Silicon Valley's ugly secret exposed — again

Illustration by Lazaro Gamio / Axios

A former Uber engineer's blog post documenting widespread sexism is the latest anecdotal evidence of the company's frat-house culture. But it's part of a larger long-term cultural crisis Silicon Valley has grappled with after several waves of criticism over the lack of women and minority employees at tech companies, start-ups and the firms that invest in them.

A number of incidents have amplified the concerns about tech's lack of diversity in recent years.

  • In perhaps the highest-profile case, Ellen Pao accused VC heavyweight Kleiner, Perkins, Caufield & Byers of gender discrimination during her employment at the firm. A jury ended up rejecting her claims.
  • Leslie Miley was the only African-American engineer in a leadership position at Twitter when he wrote a post describing what he saw as shallow and flawed efforts to attract other minority engineers. (Miley is now at Slack.)
  • Investor and entrepreneur John Greathouse published a column in the WSJ suggesting women use gender neutral online personas to get ahead in tech, and that women raising capital should consider not including team photos in pitch decks. Greathouse later apologized after a social media uproar.

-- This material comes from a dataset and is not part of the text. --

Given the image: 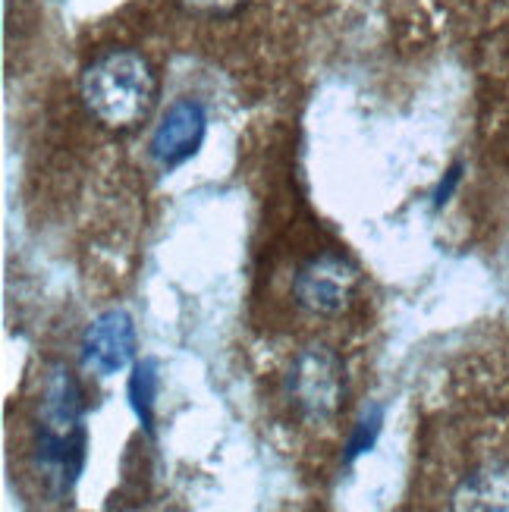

Factors of the diversity hiring problem include Silicon Valley's propensity for hiring from prestigious universities (who have diversity problems themselves) and complaints that there aren't enough qualified women and minorities for technical jobs. Startups also often begin based on connections made at those schools, and a lot of growing companies rely heavily on their own employees for recruiting, which tends to reinforce and institutionalize early diversity problems.

Many of the biggest US tech companies have established programs to boost diverse hiring, but they've only slightly moved the needle over the past couple of years.

A few examples, by the numbers:

  • At Google, which has made a concerted effort to increase diversity, 59 percent of employees are white and 31 percent are Asian. Men hold 81% of technical roles, while women and under-represented minorities are more prevalent in non-technical jobs.
  • At Twitter, which was criticized for hiring a white man to run its diversity efforts, 57% of employees are white, and women make up 37% of the workforce. (That diversity lead — former Apple exec Jeffrey Siminoff—recently departed Twitter after only a year on the job.)
  • Intel has one of the best track records for promoting women to its top ranks and committed $300 million to boost its diversity. However, women still make up just a quarter of its employees and that number is up only slightly from a couple years earlier.
  • At Facebook, where recruiters are rewarded for bringing in diverse job candidates, only 4% of U.S. employees are Hispanic and 2% are black, and women make up 33% of its global workforce.

Why it matters: Silicon Valley companies risk losing touch with a community of users that is much more diverse than their own staffs. They're also under pressure to make sure women and minorities aren't shut out of one of the fastest growing sectors of the economy.